Dive Brief:
- Students are becoming more active in crypto-mining, a process of verifying cryptocurrency transactions and adding them to a digital spending ledger in exchange for a service fee. The process requires a powerful computer program and access to a large source of energy — a formula that a new report from cyberattack prevention firm Vectra says is making college network infrastructure vulnerable to infiltration, according to Infosecurity magazine.
- The report showed that 60% of cryptocurrency mining detections occurred in higher education, followed by the entertainment and leisure (6%), financial services (3%), technology (3%) and healthcare (2%) industries. A recent increase in cryptocurrency access has helped to boost the number of miners looking to cash in buyers and sellers looking for quick, verified transaction.

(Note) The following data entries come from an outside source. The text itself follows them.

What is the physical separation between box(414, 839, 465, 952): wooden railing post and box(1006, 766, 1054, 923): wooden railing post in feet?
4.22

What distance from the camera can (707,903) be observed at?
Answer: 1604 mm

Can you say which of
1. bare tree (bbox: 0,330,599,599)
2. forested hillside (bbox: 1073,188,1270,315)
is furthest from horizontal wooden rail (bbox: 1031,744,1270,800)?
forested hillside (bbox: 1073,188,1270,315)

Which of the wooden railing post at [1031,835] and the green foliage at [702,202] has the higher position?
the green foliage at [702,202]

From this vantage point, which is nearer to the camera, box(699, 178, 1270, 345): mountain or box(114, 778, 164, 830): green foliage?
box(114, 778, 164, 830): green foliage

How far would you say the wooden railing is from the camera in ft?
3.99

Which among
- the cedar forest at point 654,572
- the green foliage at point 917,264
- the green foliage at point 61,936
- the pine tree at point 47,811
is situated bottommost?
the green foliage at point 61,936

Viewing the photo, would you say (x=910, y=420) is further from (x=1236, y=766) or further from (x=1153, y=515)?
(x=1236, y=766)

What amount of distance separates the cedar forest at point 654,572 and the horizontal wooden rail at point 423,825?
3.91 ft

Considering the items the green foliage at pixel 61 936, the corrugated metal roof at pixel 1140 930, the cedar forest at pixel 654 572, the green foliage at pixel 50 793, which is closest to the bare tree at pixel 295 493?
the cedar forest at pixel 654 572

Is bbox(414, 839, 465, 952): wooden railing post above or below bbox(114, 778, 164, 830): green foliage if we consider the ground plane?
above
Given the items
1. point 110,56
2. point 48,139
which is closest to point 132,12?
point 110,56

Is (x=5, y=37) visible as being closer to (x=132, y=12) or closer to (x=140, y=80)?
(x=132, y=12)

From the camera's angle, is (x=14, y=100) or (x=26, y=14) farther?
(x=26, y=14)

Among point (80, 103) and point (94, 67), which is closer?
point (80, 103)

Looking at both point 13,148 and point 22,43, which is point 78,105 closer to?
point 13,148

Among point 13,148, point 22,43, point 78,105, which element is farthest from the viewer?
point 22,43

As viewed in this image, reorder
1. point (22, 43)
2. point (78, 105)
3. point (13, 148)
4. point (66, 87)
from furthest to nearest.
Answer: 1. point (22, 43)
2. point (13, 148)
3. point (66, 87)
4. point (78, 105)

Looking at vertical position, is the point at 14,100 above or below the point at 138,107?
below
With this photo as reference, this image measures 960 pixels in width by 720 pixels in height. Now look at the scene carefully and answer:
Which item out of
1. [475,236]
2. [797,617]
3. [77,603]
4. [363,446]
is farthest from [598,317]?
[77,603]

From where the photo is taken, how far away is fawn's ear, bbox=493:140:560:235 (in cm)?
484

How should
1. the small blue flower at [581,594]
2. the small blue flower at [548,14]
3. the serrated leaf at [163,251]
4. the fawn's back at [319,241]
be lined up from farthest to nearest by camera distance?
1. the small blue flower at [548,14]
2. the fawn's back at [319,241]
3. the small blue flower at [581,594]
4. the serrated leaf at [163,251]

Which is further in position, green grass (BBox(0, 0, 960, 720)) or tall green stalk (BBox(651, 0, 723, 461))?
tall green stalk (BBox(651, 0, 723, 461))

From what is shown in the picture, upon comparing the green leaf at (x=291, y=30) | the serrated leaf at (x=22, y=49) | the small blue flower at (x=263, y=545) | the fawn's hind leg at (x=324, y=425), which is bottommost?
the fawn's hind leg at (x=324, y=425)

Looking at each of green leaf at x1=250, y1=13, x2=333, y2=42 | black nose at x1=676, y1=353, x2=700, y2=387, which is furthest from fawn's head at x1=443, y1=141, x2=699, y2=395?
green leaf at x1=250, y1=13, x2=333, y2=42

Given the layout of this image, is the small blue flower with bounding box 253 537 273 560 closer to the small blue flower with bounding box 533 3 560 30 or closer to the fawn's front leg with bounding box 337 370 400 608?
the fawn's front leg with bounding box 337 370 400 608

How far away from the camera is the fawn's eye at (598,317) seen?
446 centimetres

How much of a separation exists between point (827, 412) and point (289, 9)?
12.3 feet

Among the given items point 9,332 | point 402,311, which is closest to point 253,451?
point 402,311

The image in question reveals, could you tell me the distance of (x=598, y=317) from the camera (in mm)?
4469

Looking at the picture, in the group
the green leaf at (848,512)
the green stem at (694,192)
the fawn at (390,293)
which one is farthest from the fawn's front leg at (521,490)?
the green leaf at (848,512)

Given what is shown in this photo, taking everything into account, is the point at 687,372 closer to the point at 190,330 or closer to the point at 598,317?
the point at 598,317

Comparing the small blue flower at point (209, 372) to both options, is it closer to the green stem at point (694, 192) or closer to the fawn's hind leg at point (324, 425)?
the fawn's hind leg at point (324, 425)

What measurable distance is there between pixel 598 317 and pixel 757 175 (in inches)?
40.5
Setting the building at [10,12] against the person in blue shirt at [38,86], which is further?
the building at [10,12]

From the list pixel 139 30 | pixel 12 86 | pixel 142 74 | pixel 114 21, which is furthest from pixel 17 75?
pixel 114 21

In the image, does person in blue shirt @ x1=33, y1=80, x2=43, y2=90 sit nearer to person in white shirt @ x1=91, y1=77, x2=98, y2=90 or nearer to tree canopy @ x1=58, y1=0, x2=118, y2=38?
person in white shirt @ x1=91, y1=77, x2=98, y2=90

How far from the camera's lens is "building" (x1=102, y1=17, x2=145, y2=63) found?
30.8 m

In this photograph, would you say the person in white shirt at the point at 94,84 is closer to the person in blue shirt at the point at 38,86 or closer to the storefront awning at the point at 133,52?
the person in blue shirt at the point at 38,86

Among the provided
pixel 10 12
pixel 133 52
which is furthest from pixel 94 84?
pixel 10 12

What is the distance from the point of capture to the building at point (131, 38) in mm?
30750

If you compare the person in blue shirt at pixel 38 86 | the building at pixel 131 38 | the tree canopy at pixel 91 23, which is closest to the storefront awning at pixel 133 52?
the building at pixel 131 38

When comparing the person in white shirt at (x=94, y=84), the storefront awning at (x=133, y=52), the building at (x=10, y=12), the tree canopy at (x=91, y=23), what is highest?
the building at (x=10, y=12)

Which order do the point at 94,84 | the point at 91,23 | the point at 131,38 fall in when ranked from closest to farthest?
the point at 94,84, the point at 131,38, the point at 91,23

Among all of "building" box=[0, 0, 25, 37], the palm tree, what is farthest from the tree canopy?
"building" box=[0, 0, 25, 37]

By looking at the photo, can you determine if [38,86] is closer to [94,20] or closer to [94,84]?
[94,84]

- The report recommends institutions build awareness of crypto-mining activities, and clean machines of malware that can attack other personal computers. It also suggests campuses consider taking legal action against students who use the network for these activities.
Dive Insight:
While the growing crypto-mining industry claims activity on about 2,200 devices per every 10,000 used on higher education networks, student fascination with the technology strongly resembles the use of music file sharing sites, like Napster and Limewire, in the early 2000. These sites eventually were limited by campus policy and litigation, and the same can be done with network access for heavy-duty cryptocurrency transaction and coding work.
Identifying bad actors' IP addresses and login activity is the easy part. Communicating with students about the risk associated with network abuse is a little more difficult, given the assumption that students won't see the communication sent to them through multiple means of outreach. One approach may be to have students sign a legally binding network use agreement or to amend existing agreements to reflect cryptocurrency activity, with violations that can include fines or dismissal from school.
But there's an additional layer to this story; How can schools turn student expertise in this form of computing into learning or credentialing opportunity? If students can build reputations as digital bankers, can colleges mine that same talent to venture into legitimate currency transacting? Much in the way institutions, including the University of Nevada Las Vegas, have maximized interest and revenue in gaming, campuses could develop technology and culture for safer, legitimate exchange of money.